When it comes to vehicle tracking, data from telematics systems has the power to positively influence almost every aspect of a fleet and mobile operations. However, like many other forms of big data, interpreting and developing valuable insights from the flood of data provided by telematics can be a challenge. It’s hard, sometimes, to see the wood for the trees.
The following common pitfalls are often simple to resolve but can make a big difference to your fleet operates.
1. Don’t be overwhelmed by the data
Fleet managers do not have time to scroll through endless rows of data. This time could be far better used in reviewing operations to identify trends, routines and processes that can be analysed and interpreted with a view to setting operational targets and goals.
By setting smart targets for areas such as asset utilisation, driver safety or fuel costs, fleet managers can focus on identifying, extracting and reviewing the information that they need, rather than trying to digest everything at once. This targeted data can then be used to generate progress reports, provide evidence for improvements and to help set new targets along the path towards the end goal.
2. Don’t just focus on the negatives
The benefits provided by telematics systems are now widely recognised by fleet operators and operations managers. However, there are some who still view telematics in a negative light. Driver resistance is arguably one of the biggest problems fleet managers face, and it’s often caused by a simple lack of understanding.
By communicating the benefits of telematics prior to implementation, such as eradicating wrongful “claims for cash” and complaints about non-attendance, fleet managers can significantly reduce negative presumptions amongst drivers.

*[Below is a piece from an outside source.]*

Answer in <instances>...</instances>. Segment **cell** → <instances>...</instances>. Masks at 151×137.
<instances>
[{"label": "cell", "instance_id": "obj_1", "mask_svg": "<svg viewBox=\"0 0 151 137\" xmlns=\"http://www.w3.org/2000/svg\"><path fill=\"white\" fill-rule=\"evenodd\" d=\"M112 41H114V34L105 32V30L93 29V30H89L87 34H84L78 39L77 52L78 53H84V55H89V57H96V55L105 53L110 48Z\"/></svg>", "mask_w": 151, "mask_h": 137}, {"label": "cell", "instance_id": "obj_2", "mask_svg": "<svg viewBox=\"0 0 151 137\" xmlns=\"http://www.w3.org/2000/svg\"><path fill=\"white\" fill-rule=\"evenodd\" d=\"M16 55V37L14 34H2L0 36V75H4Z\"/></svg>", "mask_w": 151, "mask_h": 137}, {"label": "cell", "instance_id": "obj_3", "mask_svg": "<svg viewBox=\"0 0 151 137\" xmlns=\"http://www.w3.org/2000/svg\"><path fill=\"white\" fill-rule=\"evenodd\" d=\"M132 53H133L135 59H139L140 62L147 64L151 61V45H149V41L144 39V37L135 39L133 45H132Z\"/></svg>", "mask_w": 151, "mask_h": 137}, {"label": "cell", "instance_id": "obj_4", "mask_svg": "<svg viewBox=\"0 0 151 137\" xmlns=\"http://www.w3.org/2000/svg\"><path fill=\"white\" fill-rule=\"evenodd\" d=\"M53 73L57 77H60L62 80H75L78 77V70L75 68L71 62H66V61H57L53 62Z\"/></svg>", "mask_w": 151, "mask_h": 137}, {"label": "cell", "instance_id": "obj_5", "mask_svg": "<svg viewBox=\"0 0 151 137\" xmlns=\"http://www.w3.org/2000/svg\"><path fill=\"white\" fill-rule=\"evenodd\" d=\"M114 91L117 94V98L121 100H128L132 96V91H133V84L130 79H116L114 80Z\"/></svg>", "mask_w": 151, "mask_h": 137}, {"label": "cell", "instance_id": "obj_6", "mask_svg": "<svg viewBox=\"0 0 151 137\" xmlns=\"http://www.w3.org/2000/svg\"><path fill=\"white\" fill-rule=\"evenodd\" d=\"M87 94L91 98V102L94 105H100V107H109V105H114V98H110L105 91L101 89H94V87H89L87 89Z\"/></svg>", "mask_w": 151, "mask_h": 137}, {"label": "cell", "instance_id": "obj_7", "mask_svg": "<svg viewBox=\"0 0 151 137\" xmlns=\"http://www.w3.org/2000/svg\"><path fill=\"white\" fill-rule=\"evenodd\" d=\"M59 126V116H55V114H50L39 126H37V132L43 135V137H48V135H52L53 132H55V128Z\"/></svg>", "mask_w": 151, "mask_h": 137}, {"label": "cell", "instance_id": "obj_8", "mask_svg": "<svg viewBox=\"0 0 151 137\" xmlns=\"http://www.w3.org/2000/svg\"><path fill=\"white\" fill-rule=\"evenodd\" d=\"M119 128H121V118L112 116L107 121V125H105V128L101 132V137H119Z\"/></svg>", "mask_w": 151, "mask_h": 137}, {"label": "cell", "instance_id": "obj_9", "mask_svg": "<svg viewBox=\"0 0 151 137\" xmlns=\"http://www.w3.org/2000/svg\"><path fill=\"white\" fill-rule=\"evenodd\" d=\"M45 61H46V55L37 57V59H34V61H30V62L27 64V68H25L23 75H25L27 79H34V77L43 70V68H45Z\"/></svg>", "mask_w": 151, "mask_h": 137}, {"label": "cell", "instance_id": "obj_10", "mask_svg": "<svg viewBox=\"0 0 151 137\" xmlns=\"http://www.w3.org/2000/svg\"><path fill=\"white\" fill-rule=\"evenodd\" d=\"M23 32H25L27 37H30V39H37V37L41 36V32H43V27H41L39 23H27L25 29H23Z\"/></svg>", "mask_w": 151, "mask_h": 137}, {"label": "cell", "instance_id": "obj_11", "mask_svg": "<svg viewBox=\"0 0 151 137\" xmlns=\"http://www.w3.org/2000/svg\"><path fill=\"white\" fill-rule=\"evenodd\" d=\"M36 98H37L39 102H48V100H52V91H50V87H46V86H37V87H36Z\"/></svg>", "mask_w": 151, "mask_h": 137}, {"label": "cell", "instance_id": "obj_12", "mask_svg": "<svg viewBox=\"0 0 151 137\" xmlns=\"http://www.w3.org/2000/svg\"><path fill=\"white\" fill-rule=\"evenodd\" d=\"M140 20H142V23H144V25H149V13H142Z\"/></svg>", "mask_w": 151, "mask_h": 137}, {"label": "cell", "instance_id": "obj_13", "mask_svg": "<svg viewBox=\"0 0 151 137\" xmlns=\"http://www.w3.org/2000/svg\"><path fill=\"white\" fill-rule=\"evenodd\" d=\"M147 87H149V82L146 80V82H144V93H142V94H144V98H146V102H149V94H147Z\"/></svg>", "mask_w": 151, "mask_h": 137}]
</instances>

When it comes to data analysis, fleet managers should also reward positive trends and exemplary performance in order to incentivise others and set the standard for best practice.
3. Infrequent data reviews
It’s vital that fleet managers and operations professionals set aside enough time to regularly review the most important metrics from their telematics system.
Ideally, this data should be analysed on a weekly basis, especially if the business is seeking to make significant improvements to its operations and processes.
Creating weekly reports that assessing pre-determined performance indicators or operational initiatives will allow managers to see patterns emerging over time. This data can then be used to drive positive change.